UFUK GÜLDEMİR'İN ARDINDAN NİÇİN YAZMADIĞINI AÇIKLAYAN ENGİN ARDIÇ'TAN ŞOK SÖZLER!.."ATATÜRK ÖLMÜŞ GİBİ BİR HAVA YARATILDI!..
Tam bir hafta geçti, toz duman yatıştı, sular seller duruldu. Herkes eteğindeki taşı döktü, artık ağzımı açabilirim.Herhalde dikkatinizden kaçmamıştır, bu köşede merhum Ufuk Güldemir´le ilgili tek satır çıkmadı.
Ufuk Güldemir´i niçin yazmadım?
Tam bir hafta geçti, toz duman yatıştı, sular seller duruldu. Herkes eteğindeki taşı döktü, artık ağzımı açabilirim.
Herhalde dikkatinizden kaçmamıştır, bu köşede merhum Ufuk Güldemir´le ilgili tek satır çıkmadı.
Çünkü "riyakârlık" edemezdim.
Serdar Turgut´un bir yazısında belirttiği gibi, bu ülkede "obituary" geleneği yoktur. Ölen bir ünlünün arkasından onun hayatını ve her anlamda eserlerini derli toplu, tarafsız ve eleştirel bir gözle anlatan yazılar bize uymaz. Övmek zorundasın. Övmekle de yetinmeyecek, ölçüyü kaçıracak, göklere çıkaracaksın ve bir süre de indirmeyeceksin. Tersini yaparsan çok büyük tepki toplarsın.
Ercan Arıklı´nın ölümü üzerine yazdığım yazı dolayısıyla başıma gelmişti de, oradan biliyorum.
Yok, o da bir "obituary" falan değildi, çok duygusal, taraflı ama çok içten bir yazıydı ve fakat Babıali´nin ne kadar müseccel iti köpeği varsa fırsat bilip üzerime saldırdı...
Çünkü "ölüyü hayırla yad etmek" bir "ümmet toplumu" geleneğidir, ölen birey olabilir ama ananlar henüz oralara gelememişlerdir. Ve bu tür yazılara gösterilen tepki, büyük ölçüde de yılların ötesinden kalmış öfkelerin, nefretlerin, kızgınlıkların, dargınlıkların, çekememezliklerin acısını çıkarmak, intikamını almak için kullanılır.
Bana da bunu yaptılar, ben de bir daha "ölü yazısı" yazmamaya yemin ettim.
Bu yemini bir tek sevgili dostum, kırk beş yıllık arkadaşım Tuğrul Şavkay´ın çok zamansız ölümü üzerine bozdum.

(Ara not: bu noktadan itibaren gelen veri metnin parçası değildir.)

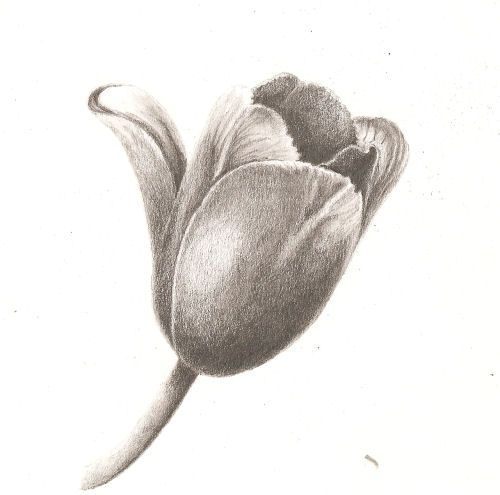 image result for bunch of tulips sketches to draw with pencil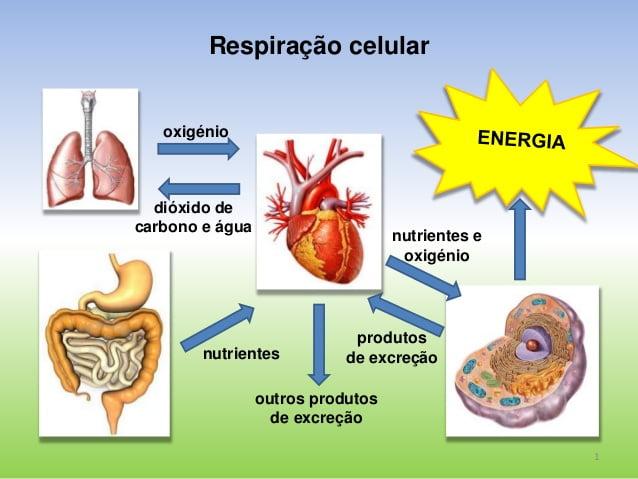 Utilização de nutrientes e eliminação de produtos da atividade celular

O da dengeli bir yazı olmadı tabii, bir ağlama yazısı oldu.
Ama gene çok zamansız bir başka ölü, Ufuk için bunu yapamazdım.
Çünkü ben Ufuk´u hep kötü yanlarıyla tanıdım. Ne yazık ki.
Dolayısıyla, sahtekârlık edemez, "ıskatçılık" yapamazdım.
Demek ki, o yazıyı yazmaya yetkili değildim.
Korktuğumdan değil, gene bana saldırırlar endişesinden değil, o konuda artık şerbetlendik. Vız gelir tırıs gider.
Ama yazının bir yanı, rahmetli Ufuk´un iyi yanları, eksik kalacaktı. Yazı topal ördeğe benzeyecekti.
İkiyüzlülük de edemezdim, gerek medyada gerekse cenaze töreninde boy gösteren ve sağlığında onun aleyhinde etmedikleri lafı bırakmayıp sonra da arkasından timsah gözyaşları dökenlerden olamazdım...
Beni iten başka bir şey daha oldu: Bu ölümün ve cenazenin suyu çıkarıldı.
Ercan Arıklı´ya, iki gazete çıkarmış ve ikisini de çok kısa sürede, birkaç hafta içinde batırmış adama "çağdaş Türk gazeteciliğinin babası" demekten utanmamıştı bazı zavallılar. Burada da, sanki "Atatürk ölmüş" gibi bir hava yaratıldı!...
Habertürk televizyonunun ve Internet sitesinin bunu yapması son derece doğaldır, kınamak aklımdan geçmez. Ne yani, Allah gecinden versin Aydın Doğan´a bir hal olsa Hürriyet kara başlıkla çıkmayacak mı, özel sayı hatta sayılar yapmayacak mı?
Fakat bilen bilmeyen herkes bir "aman geri kalmayayım" yarışına girince o yarışta olmak istemedim.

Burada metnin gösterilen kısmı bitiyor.